We already know that the phones they spy on us all the time, even when they're off. They hear our conversations and everything that happens in our environment. And that any application with access to the microphone can use that data for your benefit. But now it turns out that not only do they listen to our voice, they also listen to the keys that we press on the screen. And it does not do any good to lower the volume or mute the sound. That's not what they hear: every time you press the screen, the touch generates a wave that propagates on the surface and can be picked up by the microphones.
What is this for? Well, it's a golden opportunity for cybercriminals, especially now that an investigation of the University of Cambridge has shown that an artificial intelligence can discover passwords by processing the vibrations your finger produces when you touch the screen. According to the study, the microphone perceives the vibration and transfers that information to a software equipped with artificial intelligence that relates the distortions of the waves with the locations of our touches on the screen.
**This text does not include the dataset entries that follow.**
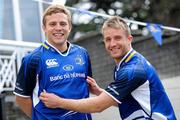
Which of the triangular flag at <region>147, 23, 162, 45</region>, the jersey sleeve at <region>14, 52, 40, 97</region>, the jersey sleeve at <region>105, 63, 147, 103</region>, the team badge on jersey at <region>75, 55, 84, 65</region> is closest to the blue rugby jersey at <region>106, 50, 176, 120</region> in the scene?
the jersey sleeve at <region>105, 63, 147, 103</region>

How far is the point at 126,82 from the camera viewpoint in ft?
10.4

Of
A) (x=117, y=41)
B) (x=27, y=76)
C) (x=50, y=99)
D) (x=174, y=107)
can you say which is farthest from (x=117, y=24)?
(x=174, y=107)

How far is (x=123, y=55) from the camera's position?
3293 millimetres

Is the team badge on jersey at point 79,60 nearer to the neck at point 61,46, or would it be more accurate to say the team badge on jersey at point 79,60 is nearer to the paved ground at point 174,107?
the neck at point 61,46

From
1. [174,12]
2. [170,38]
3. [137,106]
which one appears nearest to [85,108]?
[137,106]

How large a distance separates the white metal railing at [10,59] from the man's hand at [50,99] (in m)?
4.40

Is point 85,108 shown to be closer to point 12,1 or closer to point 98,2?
point 12,1

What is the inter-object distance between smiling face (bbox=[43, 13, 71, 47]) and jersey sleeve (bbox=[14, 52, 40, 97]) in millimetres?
183

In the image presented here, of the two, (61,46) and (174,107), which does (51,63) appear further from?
(174,107)

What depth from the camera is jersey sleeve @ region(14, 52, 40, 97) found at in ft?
11.7

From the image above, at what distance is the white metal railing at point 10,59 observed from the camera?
795cm

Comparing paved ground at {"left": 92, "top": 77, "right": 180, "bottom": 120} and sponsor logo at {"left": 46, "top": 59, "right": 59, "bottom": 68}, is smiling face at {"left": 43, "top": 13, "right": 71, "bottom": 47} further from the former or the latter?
paved ground at {"left": 92, "top": 77, "right": 180, "bottom": 120}

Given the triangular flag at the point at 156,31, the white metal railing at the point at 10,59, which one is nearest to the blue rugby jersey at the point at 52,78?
the white metal railing at the point at 10,59

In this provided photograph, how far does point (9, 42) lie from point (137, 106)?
5.30 meters
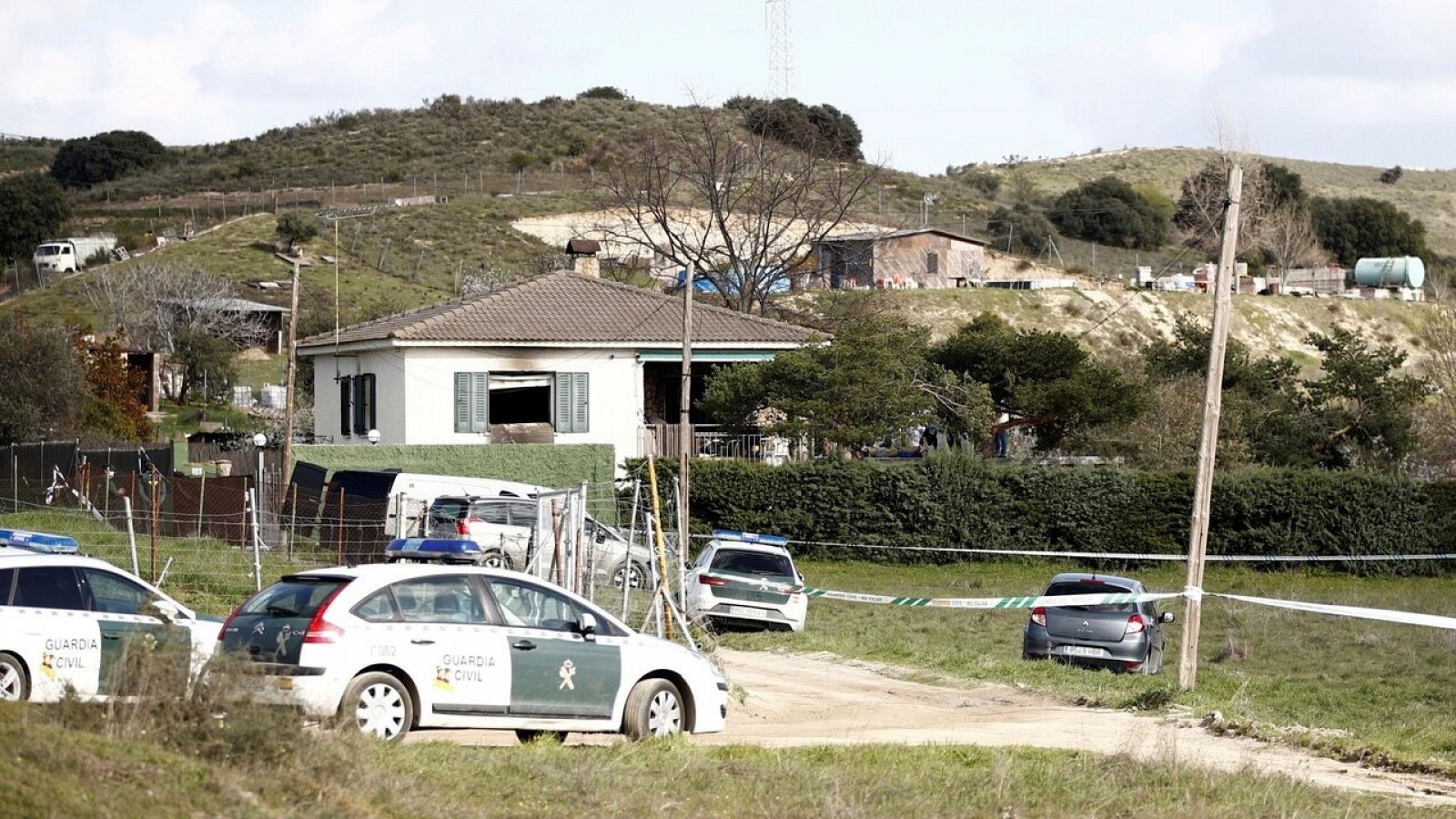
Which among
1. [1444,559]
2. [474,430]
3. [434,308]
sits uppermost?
[434,308]

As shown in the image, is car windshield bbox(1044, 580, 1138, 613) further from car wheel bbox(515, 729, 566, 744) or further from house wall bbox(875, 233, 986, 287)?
house wall bbox(875, 233, 986, 287)

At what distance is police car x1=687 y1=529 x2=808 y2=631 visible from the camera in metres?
24.1

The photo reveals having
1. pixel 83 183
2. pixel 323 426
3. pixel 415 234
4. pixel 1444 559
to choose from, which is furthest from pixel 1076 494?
pixel 83 183

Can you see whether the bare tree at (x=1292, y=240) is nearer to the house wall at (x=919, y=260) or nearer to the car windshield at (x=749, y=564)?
the house wall at (x=919, y=260)

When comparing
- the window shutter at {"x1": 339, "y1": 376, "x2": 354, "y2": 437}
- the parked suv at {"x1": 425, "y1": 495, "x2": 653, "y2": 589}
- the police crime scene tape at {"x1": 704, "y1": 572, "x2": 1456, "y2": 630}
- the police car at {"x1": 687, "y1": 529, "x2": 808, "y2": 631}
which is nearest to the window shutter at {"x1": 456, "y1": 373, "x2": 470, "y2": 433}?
the window shutter at {"x1": 339, "y1": 376, "x2": 354, "y2": 437}

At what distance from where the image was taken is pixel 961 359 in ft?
154

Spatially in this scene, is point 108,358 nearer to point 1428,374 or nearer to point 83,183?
point 1428,374

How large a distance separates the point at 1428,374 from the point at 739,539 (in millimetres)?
31394

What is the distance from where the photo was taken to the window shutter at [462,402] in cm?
3903

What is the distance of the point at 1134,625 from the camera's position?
2045cm

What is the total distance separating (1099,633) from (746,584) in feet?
18.9

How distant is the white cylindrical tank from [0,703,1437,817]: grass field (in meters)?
84.6

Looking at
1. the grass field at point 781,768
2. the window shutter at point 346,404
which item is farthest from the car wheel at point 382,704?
the window shutter at point 346,404

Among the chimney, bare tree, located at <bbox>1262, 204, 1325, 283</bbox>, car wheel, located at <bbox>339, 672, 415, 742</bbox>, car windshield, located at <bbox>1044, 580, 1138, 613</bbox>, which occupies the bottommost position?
car windshield, located at <bbox>1044, 580, 1138, 613</bbox>
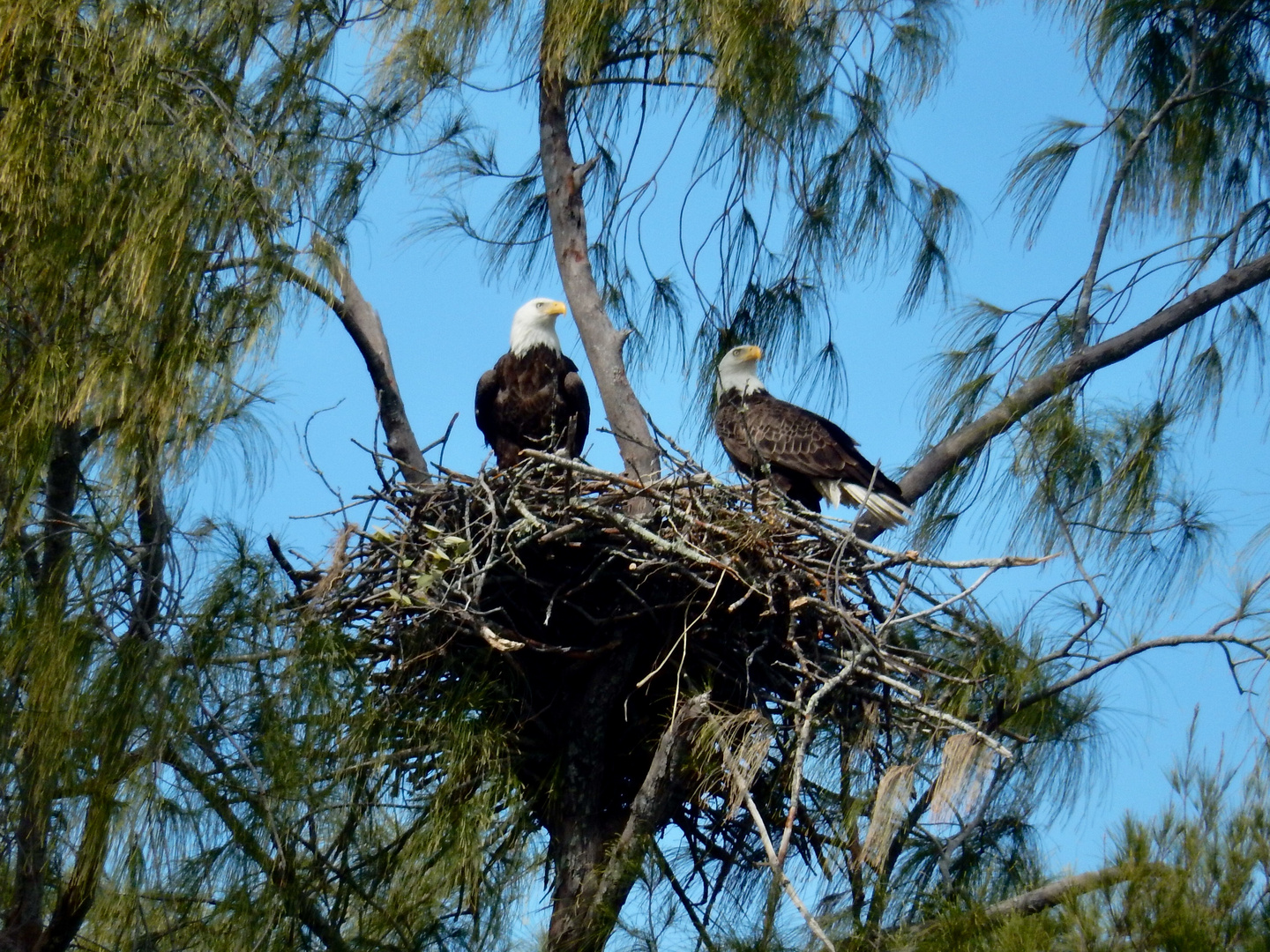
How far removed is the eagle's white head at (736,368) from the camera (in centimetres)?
605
Thus, the software records what combination of letters and numbers you are pressing to unlock the phone or to access a web page.
Although in many other cases artificial intelligence is used to anticipate cyber attacks, this time its effectiveness is on the side of the evil hackers. To train the AI, the people in charge of the investigation recorded the signals of two phones with a double microphone. The algorithm only needed three attempts to correctly predict more than 80% of the digits typed. Learn fast and, the more information you receive about your typing, the more rigorous it will be with passwords. Even so, it is an experimental project: the paper The process of reviewing other scientists necessary for publication in a scientific journal has not yet passed.
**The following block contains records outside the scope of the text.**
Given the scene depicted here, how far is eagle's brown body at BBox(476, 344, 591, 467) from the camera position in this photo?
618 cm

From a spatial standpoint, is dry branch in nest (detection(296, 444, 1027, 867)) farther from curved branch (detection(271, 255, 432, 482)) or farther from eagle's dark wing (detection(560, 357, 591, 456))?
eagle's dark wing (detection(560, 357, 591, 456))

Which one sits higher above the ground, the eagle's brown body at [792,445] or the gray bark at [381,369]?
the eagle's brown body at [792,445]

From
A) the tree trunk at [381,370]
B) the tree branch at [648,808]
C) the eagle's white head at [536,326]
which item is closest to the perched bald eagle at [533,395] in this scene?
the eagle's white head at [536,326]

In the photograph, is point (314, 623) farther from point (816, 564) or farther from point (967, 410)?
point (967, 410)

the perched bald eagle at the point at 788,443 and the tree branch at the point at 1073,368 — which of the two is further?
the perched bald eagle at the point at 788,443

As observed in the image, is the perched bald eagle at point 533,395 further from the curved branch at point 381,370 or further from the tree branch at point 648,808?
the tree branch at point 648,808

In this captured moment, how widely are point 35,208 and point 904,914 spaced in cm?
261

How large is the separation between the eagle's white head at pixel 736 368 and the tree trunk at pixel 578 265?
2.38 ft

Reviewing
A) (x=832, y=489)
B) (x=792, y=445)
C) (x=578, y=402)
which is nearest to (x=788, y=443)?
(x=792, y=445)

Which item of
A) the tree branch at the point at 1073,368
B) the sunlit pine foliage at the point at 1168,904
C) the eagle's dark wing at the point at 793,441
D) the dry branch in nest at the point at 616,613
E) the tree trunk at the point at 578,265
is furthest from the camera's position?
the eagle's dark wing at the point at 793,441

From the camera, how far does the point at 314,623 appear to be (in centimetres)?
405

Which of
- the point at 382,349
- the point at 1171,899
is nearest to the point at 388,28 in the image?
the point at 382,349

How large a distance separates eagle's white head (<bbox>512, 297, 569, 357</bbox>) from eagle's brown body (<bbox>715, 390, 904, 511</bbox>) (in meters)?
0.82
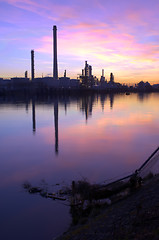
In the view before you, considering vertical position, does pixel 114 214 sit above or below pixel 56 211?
above

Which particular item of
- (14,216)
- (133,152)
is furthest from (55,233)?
(133,152)

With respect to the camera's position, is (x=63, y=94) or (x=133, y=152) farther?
(x=63, y=94)

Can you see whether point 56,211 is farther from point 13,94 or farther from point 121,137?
point 13,94

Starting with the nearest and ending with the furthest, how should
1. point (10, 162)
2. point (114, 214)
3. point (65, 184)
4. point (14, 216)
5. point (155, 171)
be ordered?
point (114, 214), point (14, 216), point (65, 184), point (155, 171), point (10, 162)

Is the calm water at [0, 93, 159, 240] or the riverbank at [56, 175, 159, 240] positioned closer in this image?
the riverbank at [56, 175, 159, 240]

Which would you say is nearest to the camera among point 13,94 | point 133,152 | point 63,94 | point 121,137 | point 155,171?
point 155,171

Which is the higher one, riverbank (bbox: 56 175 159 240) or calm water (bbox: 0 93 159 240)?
riverbank (bbox: 56 175 159 240)

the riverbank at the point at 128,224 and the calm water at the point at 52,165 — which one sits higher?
the riverbank at the point at 128,224

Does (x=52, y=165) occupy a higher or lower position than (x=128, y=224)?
lower

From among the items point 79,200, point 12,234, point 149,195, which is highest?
point 149,195

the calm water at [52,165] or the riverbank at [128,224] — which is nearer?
the riverbank at [128,224]

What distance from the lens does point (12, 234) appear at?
5.17 metres

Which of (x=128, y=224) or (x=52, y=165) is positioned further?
(x=52, y=165)

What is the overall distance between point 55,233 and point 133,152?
7511 mm
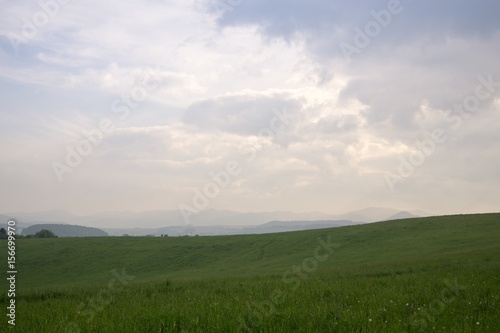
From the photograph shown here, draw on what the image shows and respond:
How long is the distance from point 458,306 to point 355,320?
3.08 m

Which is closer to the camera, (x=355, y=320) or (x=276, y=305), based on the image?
(x=355, y=320)

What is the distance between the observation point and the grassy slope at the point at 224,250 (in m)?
52.5

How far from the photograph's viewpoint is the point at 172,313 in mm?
8672

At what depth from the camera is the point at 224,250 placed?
234 ft

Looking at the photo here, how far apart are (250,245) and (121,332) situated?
66.6 m

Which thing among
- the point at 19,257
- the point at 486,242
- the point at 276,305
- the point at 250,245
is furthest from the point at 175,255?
the point at 276,305

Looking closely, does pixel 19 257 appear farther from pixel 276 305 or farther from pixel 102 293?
pixel 276 305

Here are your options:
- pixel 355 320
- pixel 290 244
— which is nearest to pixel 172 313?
pixel 355 320

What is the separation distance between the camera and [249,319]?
26.9ft

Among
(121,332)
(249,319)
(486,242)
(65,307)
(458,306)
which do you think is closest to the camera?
(121,332)

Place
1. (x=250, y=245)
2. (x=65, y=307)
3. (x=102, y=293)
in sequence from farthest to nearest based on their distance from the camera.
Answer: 1. (x=250, y=245)
2. (x=102, y=293)
3. (x=65, y=307)

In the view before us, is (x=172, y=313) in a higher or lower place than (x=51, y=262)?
higher

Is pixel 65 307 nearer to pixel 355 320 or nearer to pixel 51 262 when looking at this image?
pixel 355 320

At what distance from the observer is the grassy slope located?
2066 inches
This software has proven to be effective, but we do not make it very difficult either. Year after year, and since 2011, the most used password to access the devices and the different online accounts is still 123456. The security application provider SplashData produces a ranking of the 25 most used characters every year by Internet users. and, therefore, the most vulnerable. The simplest continue to crown the podium: the second place is occupied password (password, in English) and the third, 12345678. We deserve it.